Cryptocurrency-backed assets rely on the overcollateralization of cryptocurrencies…Not very understandable, eh? In fact, the 2 main examples are done using transparent smart contracts on the blockchain, which eliminates the need for third parties and keeps the stablecoin relatively decentralized.

The problem with this method, however, is that cryptocurrency is a very volatile asset, again.

To reduce high risk and have some security against major drops in cryptocurrency prices, collateral ratios are higher than your typical loan-to-margin ratio. Crypto-collateralized stablecoin offerings typically have a 2:1 ratio, sometimes even higher to account for volatility. Two known examples of stablecoins are the Bitshares Smart Assets' (bitUSD, bitCNY) and MakerDAO (ERC20 DAI token.)

Advantages:

  • Eliminates the need for a third party. No need to trust a third party and rely on another to carry out an audit.
  • Issuing and creating stablecoins is much faster, cheaper, and has better liquidity due to the ability to transact back-to-back.

The inconvenients:

  • A complex selection process; questionable price stability/security if it is only one cryptocurrency.

3. Decentralized Stablecoins

Decentralized stablecoins have paved the way for everyday stablecoin adoption. Many crypto enthusiasts, especially the older ones among us, have become accustomed to the volatility of cryptocurrencies. But, for new users, it can be very complicated to get started in a market that is so “unstable”.

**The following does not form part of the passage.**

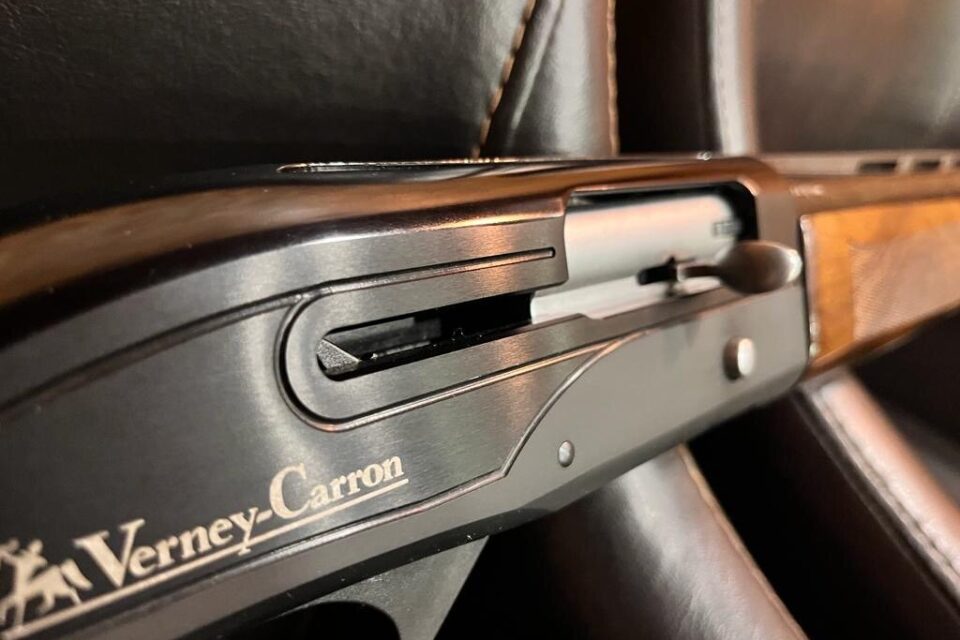 Satılık YİVSİZ TÜFEK – Verney Carron Yarı Otomatik – 12 Kalibre – İstanbul – İlan 20884 – Görsel 20886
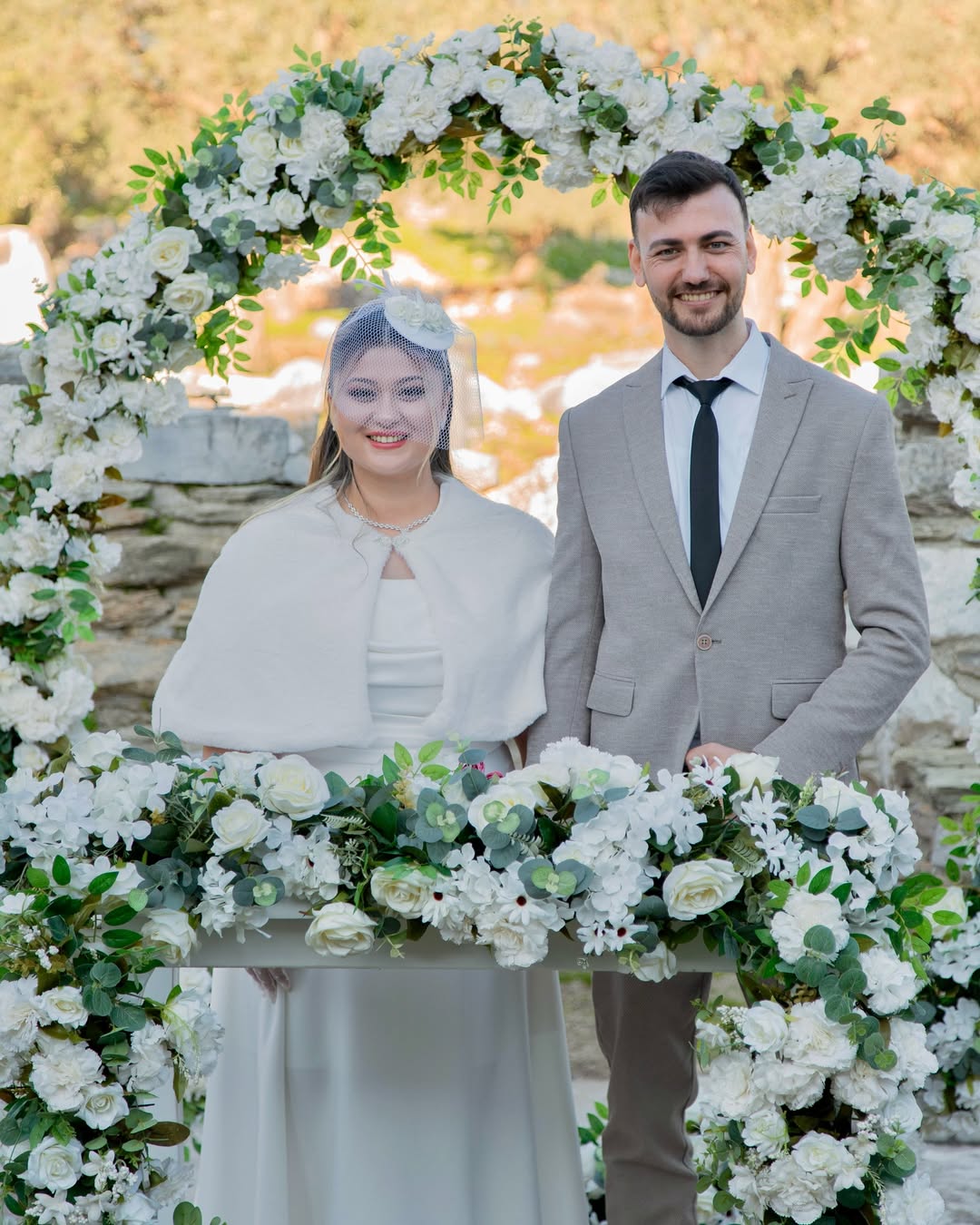 Düğün Organizasyonu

In a volatile market, this means nothing other than your coffee that you bought for 0,0012 BTC one day, could be worth more than 0,03 BTC a year later. I'm taking extreme figures but if you know the story of the guy who bought a pizza for 1 bitcoin would have bought it today for 10000 euros...

Stablecoins are therefore an excellent solution for those who do not want to deal with volatility. Fast, easy, and inexpensive P2P payments, denominated in a familiar currency, are a much easier way to get acquainted with the cryptocurrency space, as opposed to the complex, slow, and expensive transactions of other cryptocurrencies….

Basically, you understand, if you are “afraid” of investing in cryptocurrencies because of their volatility…It would then be good to consider investing in stablecoins.

Know for example that Coinbase released its stablecoin: USD Coin (USDC).

buy stablecoin

There you go, I hope this article has helped you see things more clearly. Please note that I am preparing a future article to discuss the validity of stablecoins.


This is not investment advice. Always do your own research before investing.